ロングトーンは毎回すべての音でおこなうようにしましょう!
♭Bの音階ばかりでロングトーンをしている人がいたら、今日からはすべての音でロングトーンをすることをおすすめします。
曲にはさまざまな調がありますし、クラリネットは音によって鳴りやすい音と鳴りにくい音があるので、すべての音をきれいに出すには、すベての音のロングトーンが必須です!
下は最低音の「ミ」から、上は、ある程度初心者でなくなってきたら、高い「ソ」の音くらいまではロングトーンするようにしてください。
よく、「高音がきれいに出ません」というお悩み相談をいただくのですが、その答えは簡単です。「高い音を吹き慣れていないからです。」
金管楽器のハイトーンと違って、クラリネットの高音はコツを掴めば、誰でも出ます。普段から高い音を苦手だと思わず、鳴らしておくようにしましょう。
メトロノームの60という数字はあくまでも目安であるので、余裕を持って8拍のばす事ができるようになったら、テンポをゆっくりにしたり、拍数を8拍より長くしてみたりしてください。
応用編のロングトーン
クラリネットで基本のロングトーンができるようになったら、ぜひ応用編にもチャレンジしてみましょう!
基本のロングトーンでは、強さは「フォルテ」くらいでしたが、さまざまな強弱でロングトーンをしてみましょう。
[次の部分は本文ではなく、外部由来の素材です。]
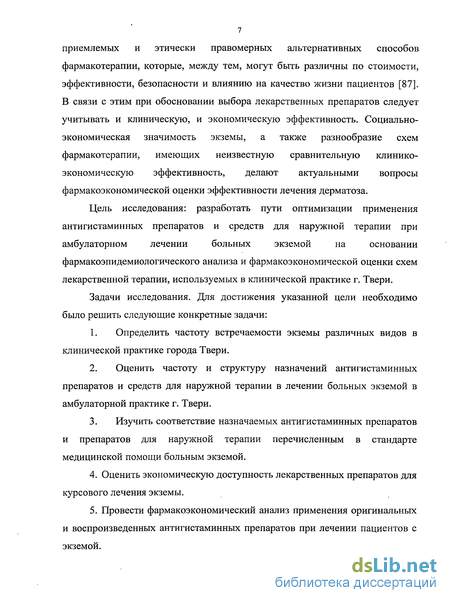 7

приемлемых и этически правомерных альтернативных способов фармакотерапии, которые, между тем, могут быть различны по стоимости, эффективности, безопасности и влиянию на качество жизни пациентов [87]. В связи с этим при обосновании выбора лекарственных препаратов следует учитывать и клиническую, и экономическую эффективность. Социально-экономическая значимость экземы, а также разнообразие схем фармакотерапии, имеющих неизвестную сравнительную клинико-экономическую эффективность, делают актуальными вопросы фармакоэкономической оценки эффективности лечения дерматоза.

Цель исследования: разработать пути оптимизации применения антигистаминных препаратов и средств для наружной терапии при амбулаторном лечении больных экземой на основании фармакоэпидемиологического анализа и фармакоэкономической оценки схем лекарственной терапии, используемых в клинической практике г. Твери.

Задачи исследования. Для достижения указанной цели необходимо было решить следующие конкретные задачи:

1. Определить частоту встречаемости экземы различных видов в клинической практике города Твери.

2. Оценить частоту и структуру назначений антигистаминных препаратов и средств для наружной терапии в лечении больных экземой в амбулаторной практике г. Твери.

3. Изучить соответствие назначаемых антигистаминных препаратов и препаратов для наружной терапии перечисленным в стандарте медицинской помощи больным экземой.

4. Оценить экономическую доступность лекарственных препаратов для курсового лечения экземы.

5. Провести фармакоэкономический анализ применения оригинальных и воспроизведенных антигистаминных препаратов при лечении пациентов с экземой.

dsLib.net
библиотека диссертаций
強い音のときと、弱い音のときでは、体の使いかたが異なります。
ダイナミクスレンジ(強い音や弱い音の振れ幅)を広げるためにも、どんな強さの音でも良い音色で音を出せるようになるためにも、ロングトーンはさまざまな強弱で練習しましょう!
【応用ロングトーン 例1】「ピアノ」でロングトーン。
弱い音のときでも、息をたくさん使い、豊かな音色をイメージしてクラリネットを響かせてロングトーン しましょう。
発音にもよく気をつかってください。飛び出てもいけませんし、どこからが出だしなのか分からないようなはじまりでもいけません。「ここから出るぞ!」と狙ったタイミングでまっすぐ出られるように意識してください。
【応用ロングトーン 例2】クレッシェンドとデクレッシェンドのロングトーン】
「ピアニッシモ」から「フォルティッシモ」までクレッシェンドとでクレッシェンドをするロングトーンをしてみましょう!
この楽譜のように、はじめは「ピアニッシモ」で出て、4拍かけて「フォルティッシモ」までクレッシェンドし、また4拍かけて出だしの「ピアニッシモ」までデクレッシェンドしてください。
クレッシェンドをするときもデクレッシェンドするときも、お腹でしっかりと支えて、力任せになったり、支えがない音になったりしないようにしましょう。
1番強いところと1番弱いところの差がしっかりつくようにしましょう。慣れてきた人は音程のキープも意識して練習してみてください。
クレッシェンドとデクレッシェンドのロングトーンは難しいですが、クラリネットの上達にとても効果的な練習です。
このように息を動かす練習は柔軟な音色づくりに大いに役立つからです。また、クラリネットの奏法が間違っていたり、変なリードですと、上手く強弱をつけられませんので、自分の状態を確認する手がかりとなる練習でもあります。
まとめ
クラリネットでロングトーンをするときは、自分の音をよく聴きましょう。
「どんな音を目指すのか」という目的をもって練習することが大切です。
ロングトーンの練習では意識するべきことがたくさんあります。例えば以下のことです。
・息のコントロール
・発音(音の出だし)
・音の処理(音の終わりかた)
・アンブシュアの確認
正しい奏法を理解して、毎日きちんと自分の音を聴きながらロングトーンをしていたら少しずつでも確実にクラリネットが上手くなっていきます。
明日からのロングトーン練習に、ぜひこのコラムで学んだことを生かしてみてください!